Genau auf den Tag 75 Jahre später eröffnete Dirigent Hendrik Vestmann mit dem bestens disponierten Orchester des Hauses den musikalischen Reigen der Gala mit der einer schmissig-flotten Ouvertüre zur „Fledermaus“. Zuvor hatte Bundespräsident Frank-Walter Steinmeier in einer die Geschichte resümierenden und die Eigenart des Hauses würdigenden Rede auf die Unverwechselbarkeit jedes einzelnen Menschen und das Grundbedürfnis des Menschen nach Kunst hingewiesen. Nicht zuletzt Musiktheater kann auch in schweren Zeiten über so manche schmerzliche Lebensdelle hinweghelfen.
Die Komische Oper ist deshalb so speziell, weil sie ihre Pforten in der Behrenstrasse für alle offen hält und das Gegenteil eines elitären Betriebs sein will. Das zeigt sich in der besucherfreundlichen Atmosphäre, dem möglichen Besuch ohne spezielle Etikette, der Buntheit des Publikums wie des auf der Bühne Gebotenen. Auch nach der Gala wird nicht nur mit einem kleinen Zirkel an Politikern und Künstlern gefeiert, sondern das gesamte Publikum ist im Foyer zu Sekt und Torte eingeladen. Und auch der Bundespräsident mischte sich wie Intendanten, Musiker und Kultursenator Lederer unter das Volk.
Walter Felsenstein wollte Oper nicht als Konzert mit Kostüm begreifen, sondern hat jede Oper und Operette primär als ein Stück Theater begriffen, wo eine glaubhafte Interaktion der Charaktere auf der Bühne, eine lebensnahe Darstellung im Zentrum standen. Ja, noch mehr: „Musik, die nicht aus dem dargestellten Vorgang wächst, hat nichts mit Theater zu tun, und eine Darstellung, die sich nicht präzise und künstlerisch gültig mit der Musik identifiziert, sollte besser auf Musik verzichten.“ Man kann wirklich sagen, dass die Komische Oper so die Art des Zugangs zu und des Verständnisses von Oper und Musiktheater von Grund auf revolutionierte, was in der Folge auf die ganze Welt ausstrahlte.
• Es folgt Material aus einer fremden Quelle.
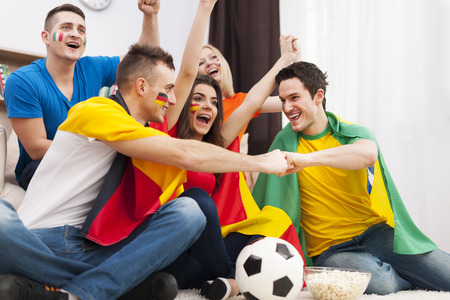 Friends of different nations supporting football team   photo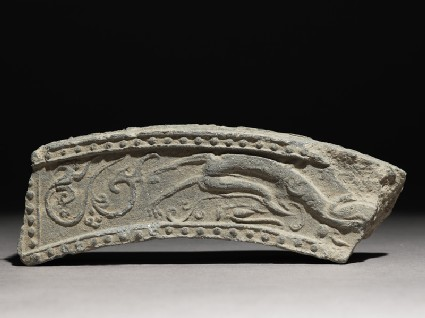 Fragment of a roof-tile with running dragon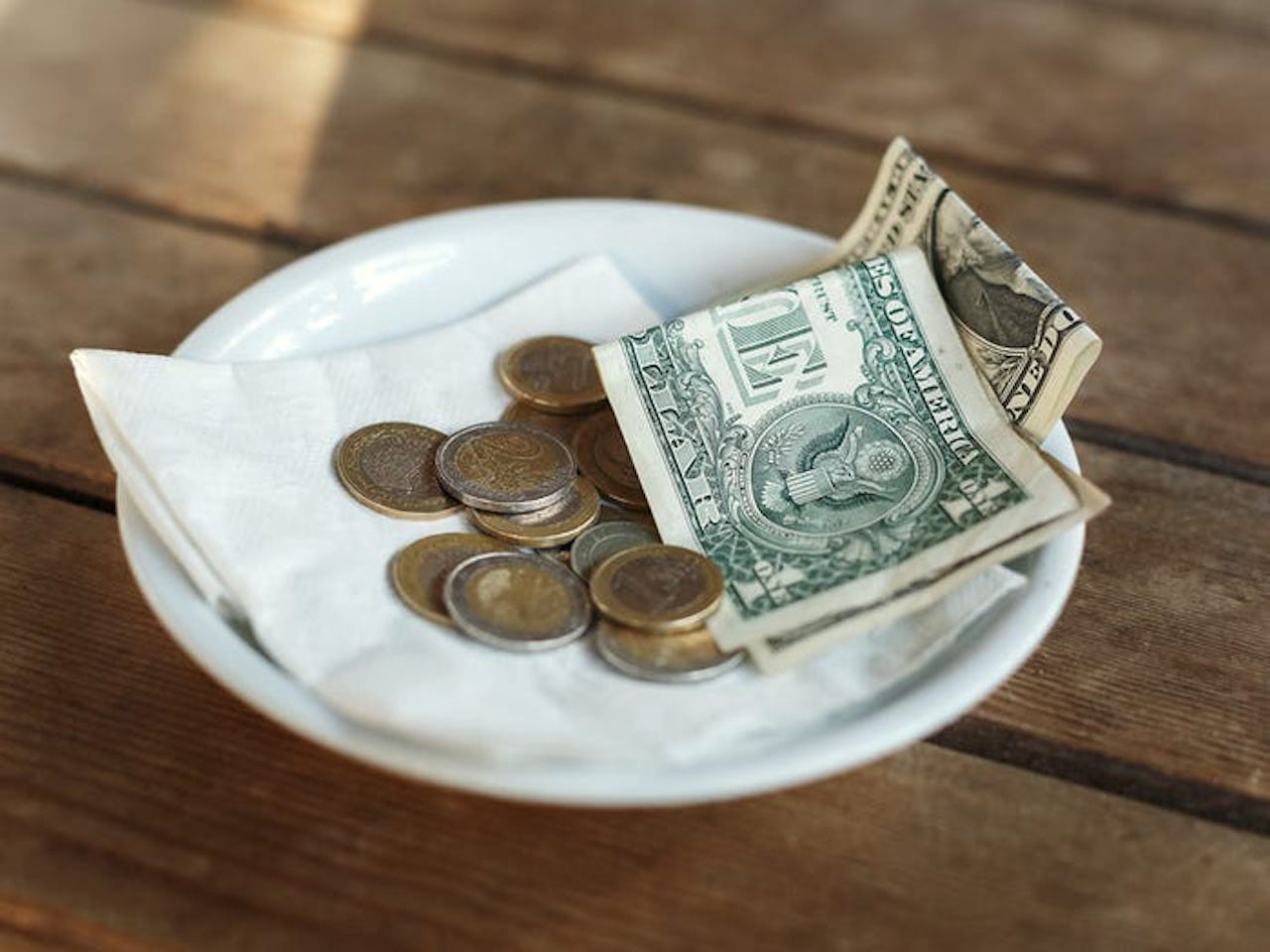 Money on a plate that was left as a tip.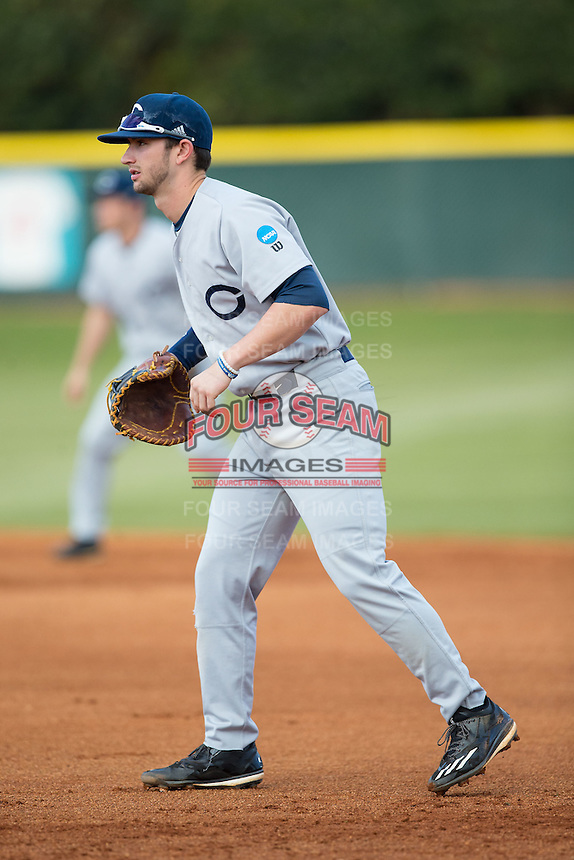 Catawba Indians first baseman Chance Bowden (15) on defense against the Belmont Abbey Crusaders at Abbey Yard on February 7, 2017 in Belmont, North Carolina.  The Crusaders defeated the Indians 12-9.  (Brian Westerholt/Four Seam Images)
Max Hopp und der Kinderchor der Komischen Oper. Foto: Barbara Braun
Auf Walter Felsenstein folgten Joachim Herz, Harry Kupfer, Andreas Homoki, Barrie Kosky, und nun im 75. Jahr begann die Ko-Intendanz der Österreicherin Susanne Moser und von Philip Bröking (seit 2005 Operndirektor der Komischen Oper), beide dem Haus schon lange leidenschaftlich verbunden.
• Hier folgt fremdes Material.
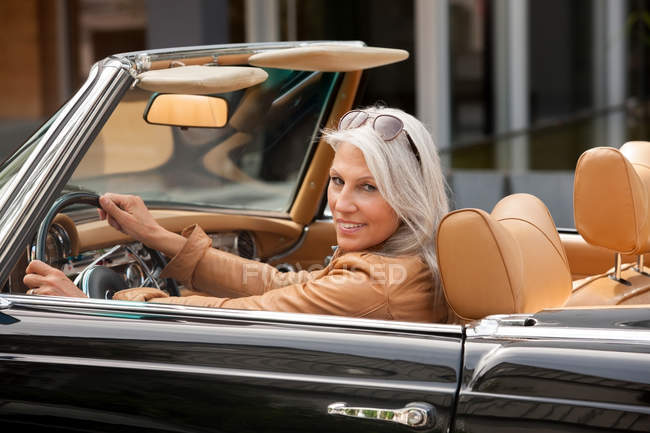 Portrait of mature woman sitting in a convertible car — Stock Photo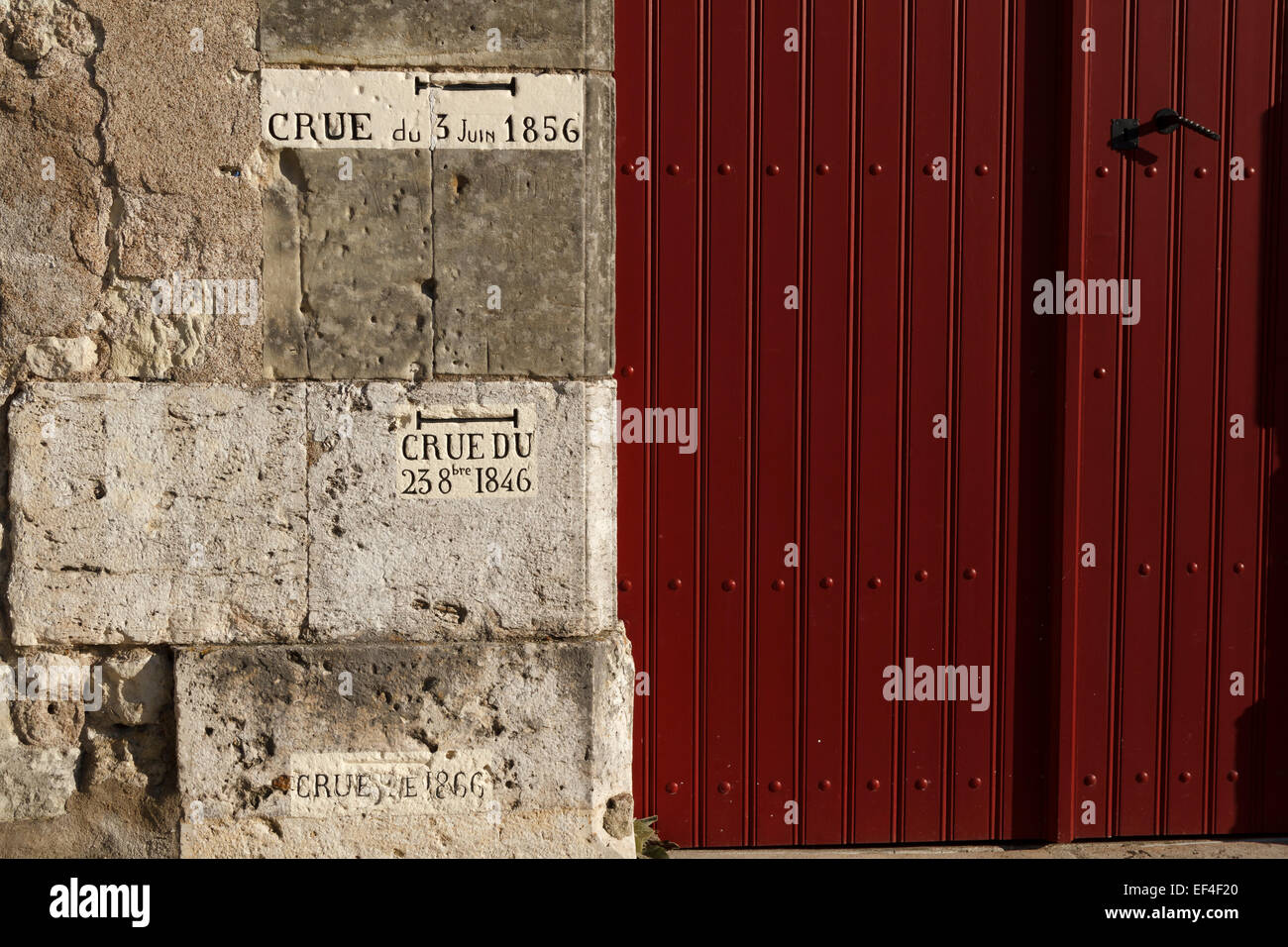 Writing historic flood level on a stone wall beside a red door, Amboise, Indre et Loire, France. - Stock Image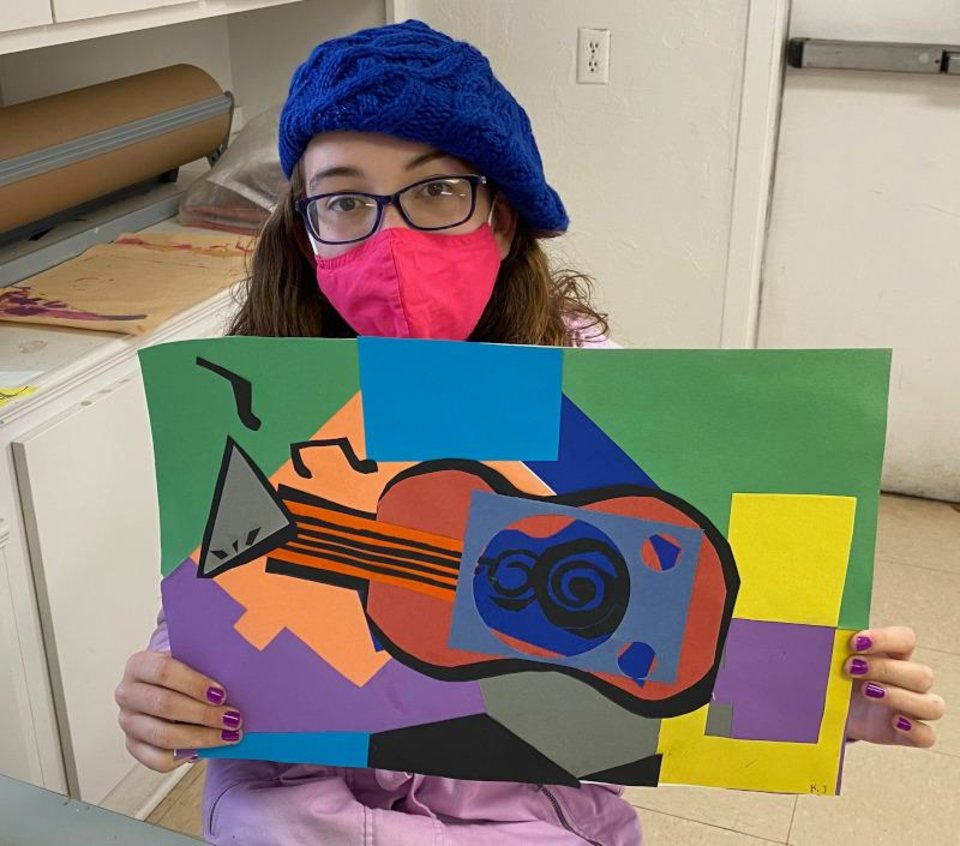 Photo - Students learn about cubism and Picasso's guitar constructions. [Firehouse Art Center]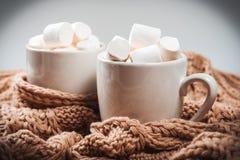 可可粉或咖啡用蛋白软糖在一个白色杯子有褐色的编织了冬天围巾 抽象空白背景圣诞节黑暗的装饰设计模式红色的星形 免版税库存图片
Für die Gala hat sich Opern- und Filmregisseur Axel Ranisch was ganz Besonderes einfallen lassen. Nicht ein langer Reigen an irgendwelchen Ohrwürmern mit langweiliger Moderation standen auf dem Programm, sondern ein kurzweiliges Pasticcio mit Ausschnitten von die Komische Oper auszeichnenden Werken (Oper, Musical und Operette) sowie historischen Filmdokumenten über den Wiederaufbau, aus einzelnen Inszenierungen des legendären ersten Hausherrn, vielen knackigen Interviews, darunter mit dem Sohn des Gründers der Komischen Oper Berlin, Christoph Felsenstein, der beeindruckenden ehemaligen Primaballerina und jetzigen Chefinspizientin Sabine Franz, dem ehemaligen Chefdirigenten Vladimir Jurowski, mit der überaus witzigen und wortmächtigen Dagmar Reim, eh. Intendantin des Rundfunks Berlin.-Brandenburg oder Johanna Wall, der Chefdramaturgin des Hauses.
Die Schauspieler Stefan Kurt und Max Hopp, der auch den Tevje sang, trugen mit humorvollen Einlagen zu dieser wirklich gelungenen Gala bei.
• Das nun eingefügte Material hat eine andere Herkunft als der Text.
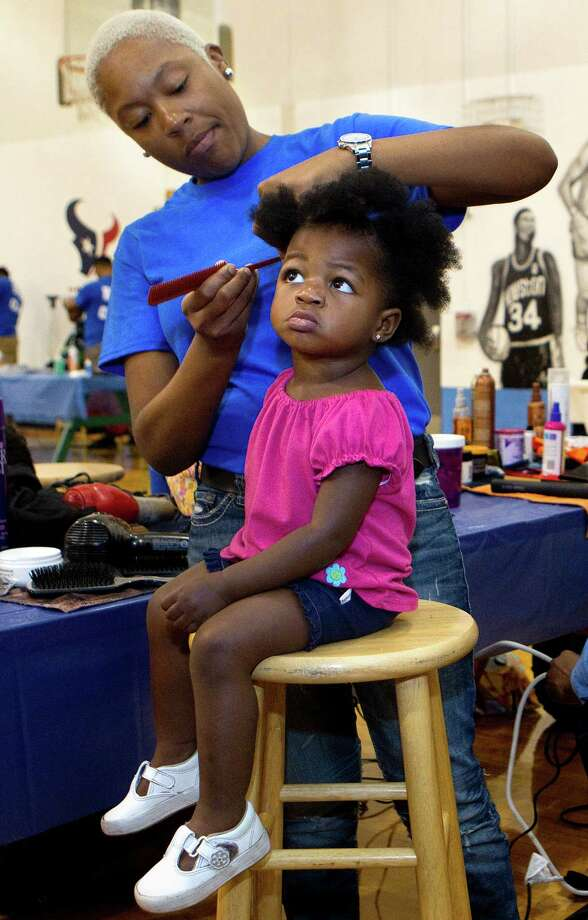 """Tia Carmbs cuts 1-year-old Brook Madison's hair Sunday at the fourth annual """"Look Good, Feel Good"""" event at Fort Bend Boys and Girls Club. The event provided students free haircuts, hair supplies backpacks and school supplies. Photo: Cody Duty / © 2011 Houston Chronicle"""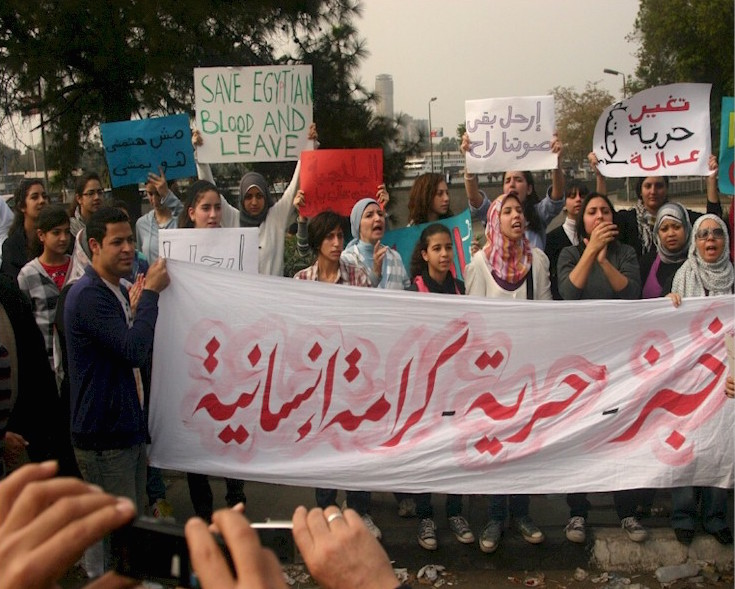 "A group of young ladies carrying a large banner saying ""bread - freedom - human dignity""[lit. khobz - huriyya - karama insaniyya] in Tahrir Square on 01 February 2011. © Image: Osama M. Hijji."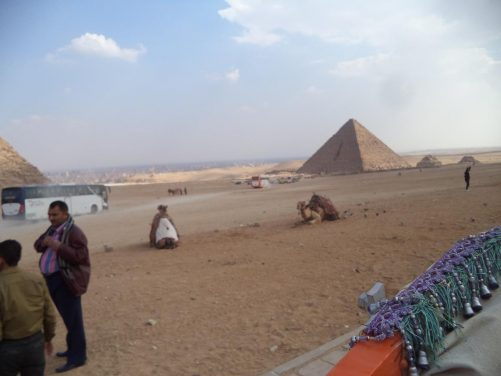 Another view of the Pyramid of Menkaure and the surrounding desert landscape. Camels sitting in the foreground.
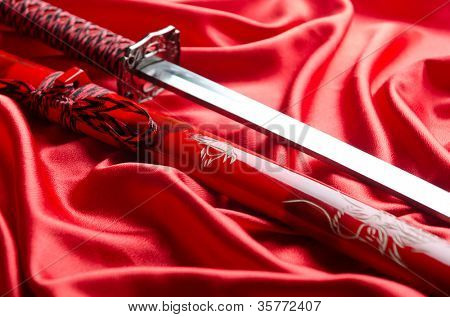 Japanese sword takana on red satin background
Das einzigartige Profil der Komischen Oper liegt in der engen Verwebung und dem gemeinsamen Atmen der „vier Herzkammern“ der Oper, nämlich der Technik/Organisation/Administration, der Chorsolisten, des Orchesters, und eines Ensembles, das gewillt ist, auch anspruchsvollsten Anweisungen von Regie und Darstellung Folge zu leisten.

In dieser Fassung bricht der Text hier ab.